Alternatively, the defendant argues that the plaintiff’s damages should be reduced, because the record shows that, see note 5, supra, in June, 1996, the plaintiff was offered, and (according to the defendant) refused, a virtually identical settlement offer to the one ultimately accepted. To calculate damages on the time period from June until October, according to the defendant, would be to punish the defendant for the plaintiff’s refusal to accept its settlement offer when it was first made in June. The defendant’s failure to raise this argument in its written closing arguments or its proposed rulings of law submitted to the judge, as well as its failure to include even a passing reference to the June settlement offer in its proposed findings of fact, bars the defendant from asserting this argument on appeal. See Wynn & Wynn, P.C. v. Massachusetts Comm’n Against Discrimination, 431 Mass. 655, 674-675 (2000). We choose not to grant the defendant any relief from the bar.
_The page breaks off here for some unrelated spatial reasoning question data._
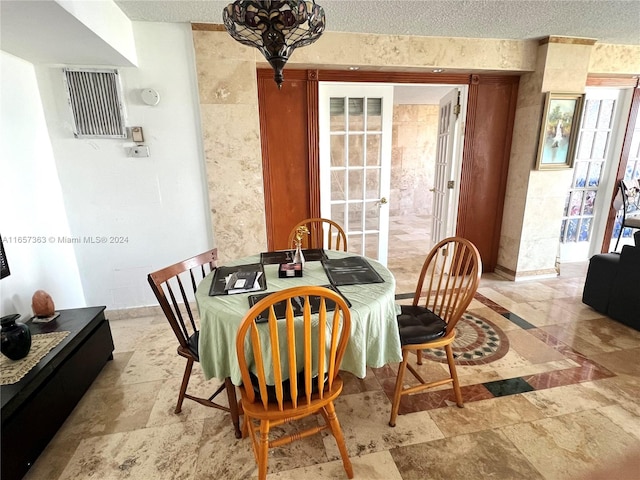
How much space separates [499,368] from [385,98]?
261cm

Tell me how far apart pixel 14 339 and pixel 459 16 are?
3.59 meters

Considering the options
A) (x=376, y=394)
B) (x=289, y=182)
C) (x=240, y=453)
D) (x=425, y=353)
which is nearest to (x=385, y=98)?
(x=289, y=182)

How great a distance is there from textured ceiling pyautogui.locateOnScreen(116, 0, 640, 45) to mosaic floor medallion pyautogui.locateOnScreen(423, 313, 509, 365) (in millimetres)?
2468

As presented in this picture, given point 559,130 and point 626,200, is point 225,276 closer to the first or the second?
point 559,130

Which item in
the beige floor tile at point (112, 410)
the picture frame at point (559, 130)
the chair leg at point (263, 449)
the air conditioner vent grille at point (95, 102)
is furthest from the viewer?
the picture frame at point (559, 130)

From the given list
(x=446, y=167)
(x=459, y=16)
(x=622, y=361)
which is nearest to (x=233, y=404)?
(x=622, y=361)

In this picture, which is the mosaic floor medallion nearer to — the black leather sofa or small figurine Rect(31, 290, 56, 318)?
the black leather sofa

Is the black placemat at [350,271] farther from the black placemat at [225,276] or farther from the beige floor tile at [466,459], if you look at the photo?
the beige floor tile at [466,459]

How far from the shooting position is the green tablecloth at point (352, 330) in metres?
1.39

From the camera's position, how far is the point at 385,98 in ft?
10.6

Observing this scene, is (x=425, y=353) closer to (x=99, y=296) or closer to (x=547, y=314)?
(x=547, y=314)

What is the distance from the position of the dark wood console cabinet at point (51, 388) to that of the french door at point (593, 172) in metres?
4.95

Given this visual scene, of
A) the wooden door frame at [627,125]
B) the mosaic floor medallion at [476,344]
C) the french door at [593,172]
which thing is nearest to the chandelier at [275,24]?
the mosaic floor medallion at [476,344]

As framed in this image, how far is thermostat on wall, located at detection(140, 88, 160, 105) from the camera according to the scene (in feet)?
8.31
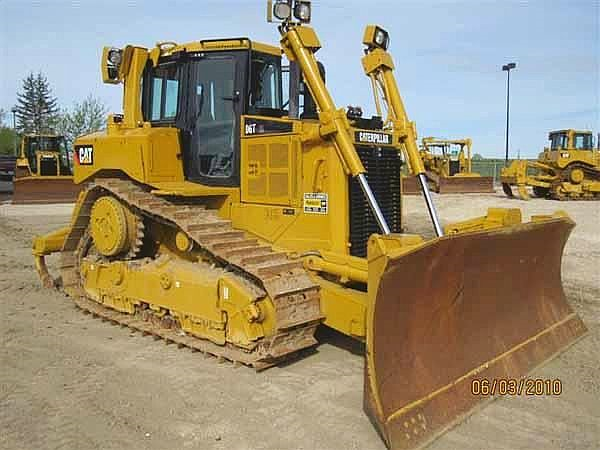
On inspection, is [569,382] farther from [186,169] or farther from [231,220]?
[186,169]

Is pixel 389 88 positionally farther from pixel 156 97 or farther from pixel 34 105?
pixel 34 105

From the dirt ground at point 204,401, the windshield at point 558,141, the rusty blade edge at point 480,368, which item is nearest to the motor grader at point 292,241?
the rusty blade edge at point 480,368

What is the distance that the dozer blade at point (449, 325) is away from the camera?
3945 millimetres

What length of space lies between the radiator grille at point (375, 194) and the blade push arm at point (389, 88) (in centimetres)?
19

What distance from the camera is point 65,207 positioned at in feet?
69.0

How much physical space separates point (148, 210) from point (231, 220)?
0.84 metres

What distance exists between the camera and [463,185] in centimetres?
2675

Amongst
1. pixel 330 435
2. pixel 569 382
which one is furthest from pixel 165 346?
pixel 569 382

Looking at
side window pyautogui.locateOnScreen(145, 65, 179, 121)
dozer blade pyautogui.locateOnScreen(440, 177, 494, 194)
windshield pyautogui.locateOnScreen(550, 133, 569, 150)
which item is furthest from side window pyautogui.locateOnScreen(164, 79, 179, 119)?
windshield pyautogui.locateOnScreen(550, 133, 569, 150)

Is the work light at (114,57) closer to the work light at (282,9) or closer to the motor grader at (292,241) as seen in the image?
the motor grader at (292,241)

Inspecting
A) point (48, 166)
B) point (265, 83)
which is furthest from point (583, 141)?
point (48, 166)

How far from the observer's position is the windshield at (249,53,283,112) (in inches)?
240

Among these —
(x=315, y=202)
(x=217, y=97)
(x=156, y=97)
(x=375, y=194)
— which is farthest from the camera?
(x=156, y=97)
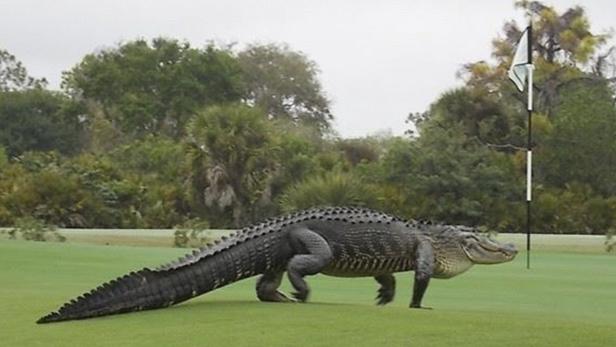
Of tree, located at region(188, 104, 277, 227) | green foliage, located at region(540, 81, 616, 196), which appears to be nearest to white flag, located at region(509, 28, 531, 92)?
tree, located at region(188, 104, 277, 227)

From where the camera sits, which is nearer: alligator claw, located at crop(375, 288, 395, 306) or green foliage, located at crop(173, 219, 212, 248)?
alligator claw, located at crop(375, 288, 395, 306)

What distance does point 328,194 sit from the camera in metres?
30.8

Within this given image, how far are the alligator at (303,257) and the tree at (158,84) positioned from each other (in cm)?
5182

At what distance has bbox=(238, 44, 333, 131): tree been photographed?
266 ft

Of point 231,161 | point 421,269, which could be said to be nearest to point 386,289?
point 421,269

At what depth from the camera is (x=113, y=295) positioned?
9484mm

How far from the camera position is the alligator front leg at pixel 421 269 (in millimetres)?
10117

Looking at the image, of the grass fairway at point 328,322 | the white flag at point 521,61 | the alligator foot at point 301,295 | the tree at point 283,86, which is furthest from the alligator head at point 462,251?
the tree at point 283,86

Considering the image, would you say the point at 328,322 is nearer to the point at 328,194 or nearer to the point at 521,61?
the point at 521,61

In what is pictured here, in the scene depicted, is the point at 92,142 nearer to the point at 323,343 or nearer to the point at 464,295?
the point at 464,295

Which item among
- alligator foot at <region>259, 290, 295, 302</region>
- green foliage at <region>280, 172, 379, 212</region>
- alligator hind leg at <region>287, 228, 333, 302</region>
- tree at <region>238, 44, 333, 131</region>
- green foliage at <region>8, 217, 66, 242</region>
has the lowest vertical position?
alligator foot at <region>259, 290, 295, 302</region>

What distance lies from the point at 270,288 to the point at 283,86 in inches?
2805

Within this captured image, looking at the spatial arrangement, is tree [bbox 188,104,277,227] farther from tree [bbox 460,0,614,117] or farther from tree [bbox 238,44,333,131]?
tree [bbox 238,44,333,131]

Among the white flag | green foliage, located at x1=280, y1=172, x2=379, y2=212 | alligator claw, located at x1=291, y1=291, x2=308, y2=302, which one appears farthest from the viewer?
green foliage, located at x1=280, y1=172, x2=379, y2=212
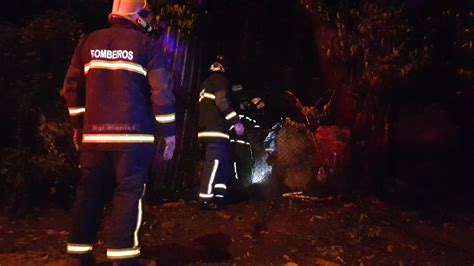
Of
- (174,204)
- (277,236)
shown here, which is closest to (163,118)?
(277,236)

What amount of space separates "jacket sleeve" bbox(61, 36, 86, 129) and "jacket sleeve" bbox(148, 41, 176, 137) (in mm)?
588

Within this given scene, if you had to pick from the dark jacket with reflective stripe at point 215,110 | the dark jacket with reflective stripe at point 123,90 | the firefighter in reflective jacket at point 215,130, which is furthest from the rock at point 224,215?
the dark jacket with reflective stripe at point 123,90

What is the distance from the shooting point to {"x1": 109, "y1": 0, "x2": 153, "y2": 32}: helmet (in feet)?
14.4

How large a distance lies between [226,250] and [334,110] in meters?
3.00

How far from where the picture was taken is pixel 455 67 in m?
7.70

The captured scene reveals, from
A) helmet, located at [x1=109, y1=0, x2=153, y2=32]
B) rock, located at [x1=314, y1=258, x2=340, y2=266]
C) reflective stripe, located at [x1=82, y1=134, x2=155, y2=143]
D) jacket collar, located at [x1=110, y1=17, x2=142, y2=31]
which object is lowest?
rock, located at [x1=314, y1=258, x2=340, y2=266]

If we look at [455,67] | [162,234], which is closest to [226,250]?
[162,234]

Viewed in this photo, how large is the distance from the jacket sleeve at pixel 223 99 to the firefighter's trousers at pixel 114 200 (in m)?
2.50

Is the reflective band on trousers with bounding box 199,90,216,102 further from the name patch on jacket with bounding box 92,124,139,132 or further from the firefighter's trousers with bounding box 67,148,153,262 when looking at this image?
the name patch on jacket with bounding box 92,124,139,132

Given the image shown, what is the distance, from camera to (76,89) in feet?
14.6

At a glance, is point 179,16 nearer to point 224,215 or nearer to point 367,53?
point 367,53

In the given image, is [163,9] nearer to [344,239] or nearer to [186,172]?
[186,172]

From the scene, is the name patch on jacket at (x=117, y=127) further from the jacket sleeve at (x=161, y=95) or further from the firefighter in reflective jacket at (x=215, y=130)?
the firefighter in reflective jacket at (x=215, y=130)

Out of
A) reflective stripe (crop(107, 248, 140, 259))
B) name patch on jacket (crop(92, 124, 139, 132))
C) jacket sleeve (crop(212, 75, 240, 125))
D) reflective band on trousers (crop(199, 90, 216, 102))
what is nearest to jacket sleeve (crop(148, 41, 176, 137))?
name patch on jacket (crop(92, 124, 139, 132))
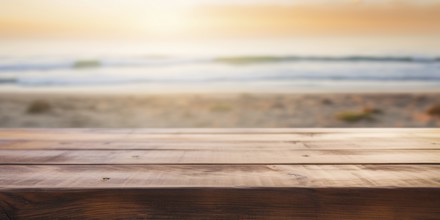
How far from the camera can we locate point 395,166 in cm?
101

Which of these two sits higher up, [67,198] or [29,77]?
[29,77]

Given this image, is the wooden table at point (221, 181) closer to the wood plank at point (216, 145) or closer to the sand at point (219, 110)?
the wood plank at point (216, 145)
This concession is well warranted. During more than two and one-half years, from the February, 1992, accident to the plaintiff’s October, 1994, demand letter, the defendant was kept fully updated on the plaintiff’s ongoing medical treatment, and the defendant had ample opportunity to investigate the circumstances of the motor vehicle accident and to assess its insureds’ liability. Yet the defendant made no offer of settlement until April, 1996, more than four years after the accident.

In fact, from October, 1994, until the time of trial approached, the plaintiff made demands of $700,000; $1,000,000; $1,300,000; and $500,000.
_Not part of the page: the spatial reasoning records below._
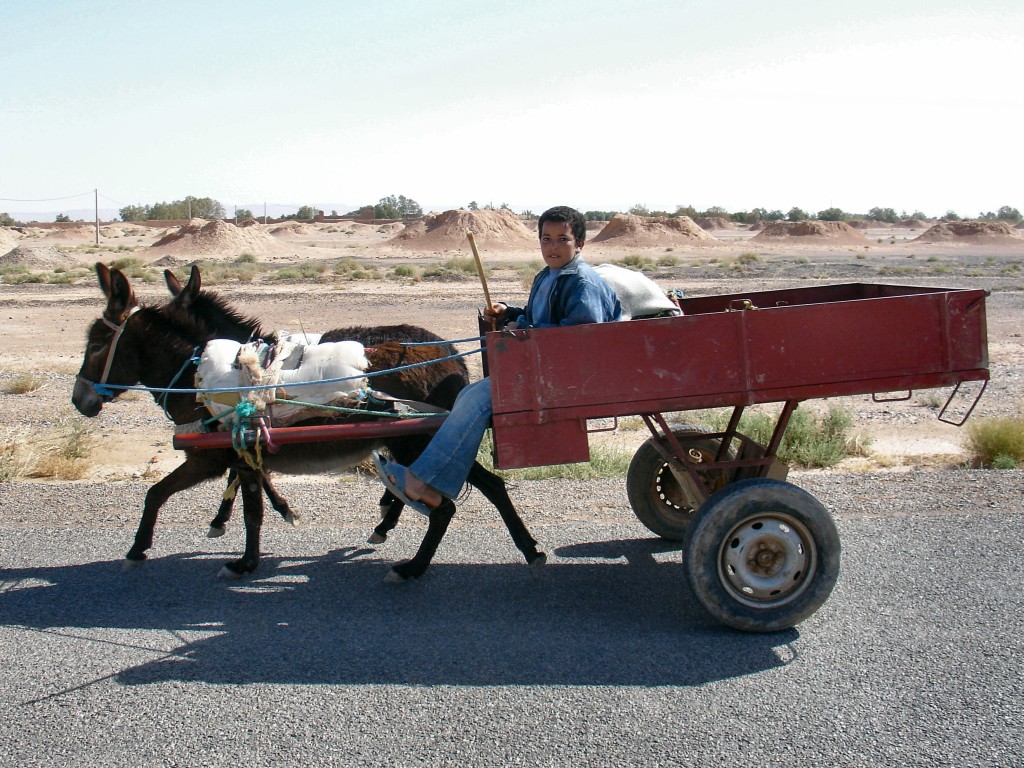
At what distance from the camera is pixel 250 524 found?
580 centimetres

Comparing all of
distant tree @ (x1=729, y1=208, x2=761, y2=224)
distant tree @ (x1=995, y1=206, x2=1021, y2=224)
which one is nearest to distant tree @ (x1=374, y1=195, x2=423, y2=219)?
distant tree @ (x1=729, y1=208, x2=761, y2=224)

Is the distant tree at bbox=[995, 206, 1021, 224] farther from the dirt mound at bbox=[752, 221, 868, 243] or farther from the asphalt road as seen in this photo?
the asphalt road

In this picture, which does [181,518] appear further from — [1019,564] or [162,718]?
[1019,564]

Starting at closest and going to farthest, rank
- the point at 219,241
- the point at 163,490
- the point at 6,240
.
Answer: the point at 163,490 → the point at 219,241 → the point at 6,240

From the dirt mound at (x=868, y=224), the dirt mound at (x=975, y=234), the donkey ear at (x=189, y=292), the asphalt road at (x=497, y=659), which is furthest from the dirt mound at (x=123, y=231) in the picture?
the asphalt road at (x=497, y=659)

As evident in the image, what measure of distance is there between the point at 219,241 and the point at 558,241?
193ft

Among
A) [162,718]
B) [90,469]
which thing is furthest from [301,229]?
[162,718]

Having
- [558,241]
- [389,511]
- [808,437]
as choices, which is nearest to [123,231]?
[808,437]

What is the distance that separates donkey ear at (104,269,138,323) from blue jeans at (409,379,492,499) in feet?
8.10

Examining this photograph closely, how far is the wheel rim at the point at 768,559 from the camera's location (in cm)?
477

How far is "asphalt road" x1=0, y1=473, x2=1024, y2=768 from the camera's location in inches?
147

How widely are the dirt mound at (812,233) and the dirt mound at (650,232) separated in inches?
289

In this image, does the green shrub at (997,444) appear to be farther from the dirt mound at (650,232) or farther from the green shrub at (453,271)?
the dirt mound at (650,232)

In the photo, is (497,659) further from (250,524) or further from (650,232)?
(650,232)
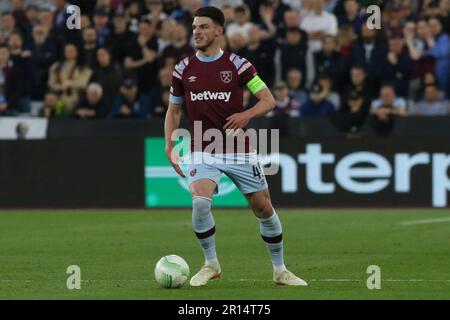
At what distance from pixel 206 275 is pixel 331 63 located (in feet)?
37.6

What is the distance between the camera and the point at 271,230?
1082 cm

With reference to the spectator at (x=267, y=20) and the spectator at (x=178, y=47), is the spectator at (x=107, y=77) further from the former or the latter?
the spectator at (x=267, y=20)

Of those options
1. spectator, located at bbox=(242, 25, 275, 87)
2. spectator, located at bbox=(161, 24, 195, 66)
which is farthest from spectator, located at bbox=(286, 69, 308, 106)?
spectator, located at bbox=(161, 24, 195, 66)

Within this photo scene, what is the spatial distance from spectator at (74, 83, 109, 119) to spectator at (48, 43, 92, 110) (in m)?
0.23

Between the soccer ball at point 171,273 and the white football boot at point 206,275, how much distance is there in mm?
185

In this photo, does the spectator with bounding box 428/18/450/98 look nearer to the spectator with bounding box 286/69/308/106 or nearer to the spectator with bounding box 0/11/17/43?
the spectator with bounding box 286/69/308/106

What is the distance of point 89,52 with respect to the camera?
22.7 meters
We need not decide in this case whether the same measure of damages would apply in a case where an insurer, having initially violated G. L. c. 176D, § 3 (9) (f), and G. L. c. 93A, §§ 2 and 9, thereafter makes a fair and reasonable (but nevertheless tardy) offer of settlement, which is refused by a claimant.
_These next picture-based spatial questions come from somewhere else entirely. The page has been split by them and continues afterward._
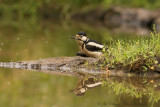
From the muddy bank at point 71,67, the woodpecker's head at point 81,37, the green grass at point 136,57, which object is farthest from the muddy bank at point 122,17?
the green grass at point 136,57

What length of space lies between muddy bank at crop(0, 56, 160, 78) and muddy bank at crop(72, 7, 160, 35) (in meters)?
15.4

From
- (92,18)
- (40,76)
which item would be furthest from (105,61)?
(92,18)

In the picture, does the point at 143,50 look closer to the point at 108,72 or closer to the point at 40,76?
the point at 108,72

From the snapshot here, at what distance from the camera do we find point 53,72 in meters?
7.38

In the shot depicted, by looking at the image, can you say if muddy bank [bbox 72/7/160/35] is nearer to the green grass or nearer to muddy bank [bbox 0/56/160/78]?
muddy bank [bbox 0/56/160/78]

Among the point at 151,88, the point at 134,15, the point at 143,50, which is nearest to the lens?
the point at 151,88

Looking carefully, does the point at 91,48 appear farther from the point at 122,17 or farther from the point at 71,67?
the point at 122,17

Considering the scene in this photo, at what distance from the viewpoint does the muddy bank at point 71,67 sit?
7294mm

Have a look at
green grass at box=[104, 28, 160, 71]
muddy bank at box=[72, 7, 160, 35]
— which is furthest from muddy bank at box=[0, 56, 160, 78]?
muddy bank at box=[72, 7, 160, 35]

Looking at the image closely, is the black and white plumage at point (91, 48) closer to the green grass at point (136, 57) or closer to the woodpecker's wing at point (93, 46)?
the woodpecker's wing at point (93, 46)

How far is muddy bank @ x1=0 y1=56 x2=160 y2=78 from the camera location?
23.9 ft

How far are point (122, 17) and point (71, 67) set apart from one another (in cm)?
1927

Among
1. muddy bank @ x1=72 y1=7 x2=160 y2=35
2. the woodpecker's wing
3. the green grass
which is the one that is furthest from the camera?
muddy bank @ x1=72 y1=7 x2=160 y2=35

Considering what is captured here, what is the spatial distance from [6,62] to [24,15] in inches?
1008
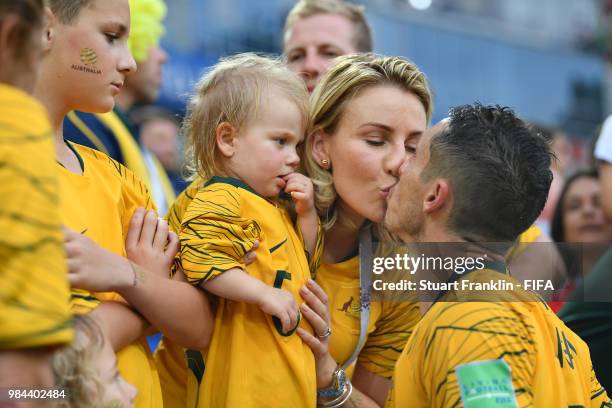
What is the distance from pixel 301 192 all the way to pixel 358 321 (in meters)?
0.56

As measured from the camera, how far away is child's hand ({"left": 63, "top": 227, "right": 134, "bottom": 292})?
2229 mm

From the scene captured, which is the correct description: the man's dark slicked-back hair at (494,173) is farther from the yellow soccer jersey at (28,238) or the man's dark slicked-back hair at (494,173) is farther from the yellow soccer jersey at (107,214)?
the yellow soccer jersey at (28,238)

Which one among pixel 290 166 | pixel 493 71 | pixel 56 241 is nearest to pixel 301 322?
pixel 290 166

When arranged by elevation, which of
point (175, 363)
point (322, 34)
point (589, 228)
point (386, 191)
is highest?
point (322, 34)

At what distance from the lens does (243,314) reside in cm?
273

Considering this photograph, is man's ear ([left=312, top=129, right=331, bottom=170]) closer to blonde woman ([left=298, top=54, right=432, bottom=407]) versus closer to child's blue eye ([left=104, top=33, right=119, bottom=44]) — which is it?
blonde woman ([left=298, top=54, right=432, bottom=407])

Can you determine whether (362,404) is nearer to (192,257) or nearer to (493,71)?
(192,257)

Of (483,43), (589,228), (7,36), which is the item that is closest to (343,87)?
(7,36)

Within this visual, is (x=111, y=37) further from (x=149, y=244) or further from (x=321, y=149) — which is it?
(x=321, y=149)

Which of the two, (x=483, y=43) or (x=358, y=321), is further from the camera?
(x=483, y=43)

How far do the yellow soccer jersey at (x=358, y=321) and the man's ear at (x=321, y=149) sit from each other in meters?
0.38

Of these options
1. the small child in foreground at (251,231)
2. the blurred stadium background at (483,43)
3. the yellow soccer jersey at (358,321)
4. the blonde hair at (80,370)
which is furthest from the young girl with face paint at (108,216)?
the blurred stadium background at (483,43)

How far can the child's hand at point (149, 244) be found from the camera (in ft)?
8.57

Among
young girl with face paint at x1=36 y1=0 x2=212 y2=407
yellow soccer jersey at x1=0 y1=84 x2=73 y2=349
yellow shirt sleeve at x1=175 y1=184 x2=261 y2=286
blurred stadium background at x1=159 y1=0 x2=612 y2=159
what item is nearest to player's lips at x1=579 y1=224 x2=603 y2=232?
yellow shirt sleeve at x1=175 y1=184 x2=261 y2=286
None of the appellate decisions cited by the defendant support its claim that the plaintiff has failed to show actual damages caused by its unlawful conduct. Some merely state the obvious rule that, in order to recover actual *568damages under G. L. c. 93A, § 9, there must be a causal relationship between the alleged unfair act and the claimed loss. See Massachusetts Farm Bur. Fed’n, Inc. v. Blue Cross of Mass., Inc., 403 Mass. 722, 730 (1989); Kohl v. Silver Lake Motors, Inc., 369 Mass. 795, 800-801 (1976); Cohen v. Liberty Mut. Ins. Co., 41 Mass. App. Ct. 748, 754 (1996). Others were decided on factual circumstances not present here. See Van Dyke v. St. Paul Fire & Marine Ins. Co., 388 Mass. 671, 678 (1983) (plaintiffs not adversely affected by insurer’s alleged violation of G. L. c. 176D, § 3 [9] [d], because, even had proper investigation been conducted, insurer would have discovered liability was not reasonably clear, and thus would have been warranted in rejecting plaintiffs’ demand); Pandey v. Paul Revere Ins. Co., 34 Mass App. Ct. 919, 920 (1993) (insured denied legal fees and expenses when he brought action against disability insurer, because his affidavit was “barren of facts which could reasonably be interpreted to support” conclusion that insurer had violated G. L. c. 176D, § 3 [9] [f]); Chub v. Electric Ins. Co., 17 Mass. App. Ct. 61, 62-63 (1983) (summary judgment for insurer appropriate, when plaintiff had recovered settlement from second [tortfeasor’s] insurer, and thus had failed to show injury from own insurer’s alleged violation of G. L. c. 176D, § 3 [9] [f]).

The question whether such an offer has been made would be one of fact to be resolved by a trial judge, if there is litigation over the matter. Thus, an insurance company that acts properly has a way to satisfy its obligations to claimants (and its insured) and to limit its possible liability under G. L. c. 93A.